- Extract provided:
┏━━

Family Office
Cambridge Associates Taps Into Asia's Family Offices Story
This news service recently spoke to the firm about its recent move to step up operations in the Asia-Pacific region and how it works with family offices.
The population of Asia-Pacific family offices is rising fast, mirroring the ascending number of high net worth and ultra-HNW individuals across the region. As those numbers rise, so does their need for advice on investments and operations.
To plug into that trend, Cambridge Associates, the investment house, recently announced that it was setting up a Hong Kong office, adding to its Beijing and Singapore operations, hiring senior director Edwina Ho.
“In the last 10 years we have started to build investment work for Asia-based clients. There is a much bigger opportunity for us to tell our story,” Mary Pang (pictured), head of the Global Private Client Practice, Cambridge Associates, told this news service in a recent call.
“There is a lot of desire [in Asia] to learn from other countries’ family offices,” she said. “We are getting a lot of requests to understand governance. Culturally, here it is all about control.”
Pang knows that her firm is standing on a rising escalator. According to figures from 2019, out of the approximate figure of 7,300 single family offices, about 1,300 are in Asia – with that figure rising more than 40 per cent since 2017 (source: Campden/UBS Global Family Office Report). And Pang’s own situation underscores why Asia matters to Cambridge Associates. She used to be based in San Francisco before moving to Singapore.
As the cohort of first-generation business owners in Asia hands over the reins to successors – raising concerns about control and transfer – so family offices, along with independent wealth managers and external asset managers, have taken root. The shift also requires a changed mindset for families about how to manage wealth, contrasting with a more transactional approach in the past.
Families in Asia that have been creating wealth increasingly realise the need to diversify risk, Pang said.
“We are seeing second generations who are getting educated in the West, getting greater awareness of investing, and coming home, and getting involved in running the operating business,” she continued. “They [next generations] recognise they cannot do it all and need to professionalise and build a structure.”
As regularly reported in these pages, a big trend has been family offices’ enthusiasm for private market investments and taking direct stakes in companies, bypassing funds. We asked Pang if this trend has further to run.

┗━━

- Provided information:
┏━━

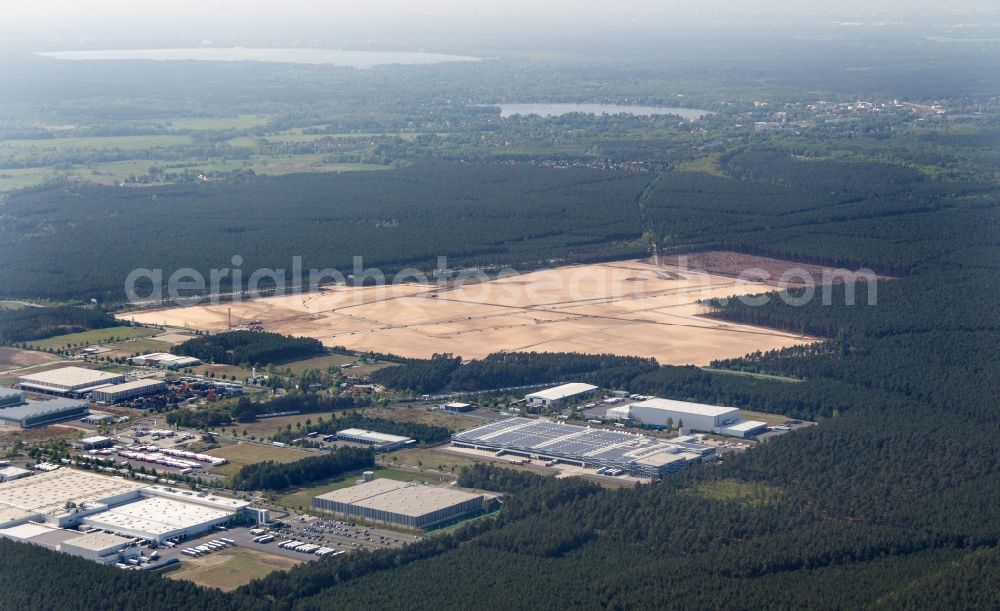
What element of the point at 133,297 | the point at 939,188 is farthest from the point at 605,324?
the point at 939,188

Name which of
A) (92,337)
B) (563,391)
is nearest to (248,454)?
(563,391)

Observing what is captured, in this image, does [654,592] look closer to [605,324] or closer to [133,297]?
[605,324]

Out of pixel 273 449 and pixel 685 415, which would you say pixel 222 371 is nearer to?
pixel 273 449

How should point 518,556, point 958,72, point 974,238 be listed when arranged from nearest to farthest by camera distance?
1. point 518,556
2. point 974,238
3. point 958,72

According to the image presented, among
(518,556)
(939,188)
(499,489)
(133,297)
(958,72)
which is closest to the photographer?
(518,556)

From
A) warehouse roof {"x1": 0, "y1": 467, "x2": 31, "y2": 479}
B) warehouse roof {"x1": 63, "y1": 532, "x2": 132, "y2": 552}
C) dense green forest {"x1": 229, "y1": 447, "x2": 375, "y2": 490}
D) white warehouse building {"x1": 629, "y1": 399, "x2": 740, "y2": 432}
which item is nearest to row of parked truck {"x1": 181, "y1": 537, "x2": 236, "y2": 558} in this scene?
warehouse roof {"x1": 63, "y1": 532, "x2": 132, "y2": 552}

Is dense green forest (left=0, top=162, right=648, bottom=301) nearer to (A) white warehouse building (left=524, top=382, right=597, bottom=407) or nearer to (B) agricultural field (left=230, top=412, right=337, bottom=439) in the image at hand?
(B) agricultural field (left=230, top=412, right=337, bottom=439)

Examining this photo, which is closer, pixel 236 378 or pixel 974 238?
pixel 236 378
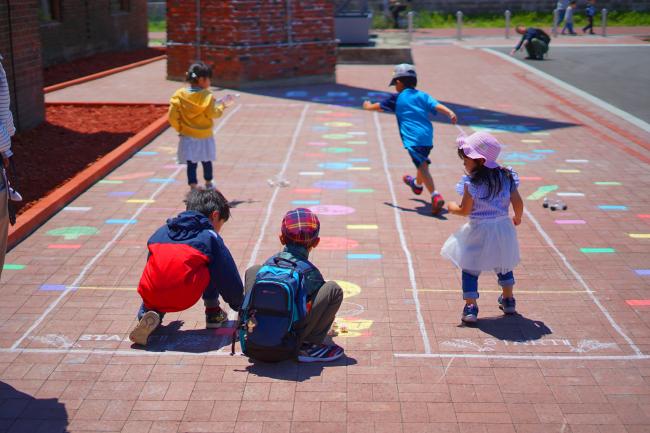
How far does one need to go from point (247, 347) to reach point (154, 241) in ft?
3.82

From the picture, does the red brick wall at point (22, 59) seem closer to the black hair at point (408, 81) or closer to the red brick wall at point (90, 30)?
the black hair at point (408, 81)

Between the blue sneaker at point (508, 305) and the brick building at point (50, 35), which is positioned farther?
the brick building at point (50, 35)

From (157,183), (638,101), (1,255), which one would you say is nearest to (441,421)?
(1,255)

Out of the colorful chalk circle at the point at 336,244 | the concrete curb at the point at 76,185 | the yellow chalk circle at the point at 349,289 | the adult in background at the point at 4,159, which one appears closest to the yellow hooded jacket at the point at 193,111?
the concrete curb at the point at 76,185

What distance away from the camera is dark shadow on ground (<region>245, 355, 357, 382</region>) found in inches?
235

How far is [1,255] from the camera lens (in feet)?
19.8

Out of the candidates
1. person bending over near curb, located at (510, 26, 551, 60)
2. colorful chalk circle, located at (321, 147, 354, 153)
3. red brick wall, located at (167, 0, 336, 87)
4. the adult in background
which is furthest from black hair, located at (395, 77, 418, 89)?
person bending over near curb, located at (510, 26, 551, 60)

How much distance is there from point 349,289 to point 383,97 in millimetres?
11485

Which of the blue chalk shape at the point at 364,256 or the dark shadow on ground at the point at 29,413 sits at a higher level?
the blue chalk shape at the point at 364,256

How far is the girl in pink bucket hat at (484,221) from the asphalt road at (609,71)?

┗━━

- Tasks to carry out:
a. Can you reproduce the Cambridge Associates article from "To plug into" up to and including "director Edwina Ho."?
b. What does the Cambridge Associates article state for each of these?
(i) Where was Mary Pang based before she moved to Singapore?
(ii) According to the 2019 figures, about how many single family offices are in Asia?
(iii) Who did the firm hire for its new Hong Kong office?
The entries can be set aside, since nothing here depends on them.

- Expected responses:
a.
To plug into that trend, Cambridge Associates, the investment house, recently announced that it was setting up a Hong Kong office, adding to its Beijing and Singapore operations, hiring senior director Edwina Ho.

b.
(i) San Francisco
(ii) About 1,300
(iii) Senior director Edwina Ho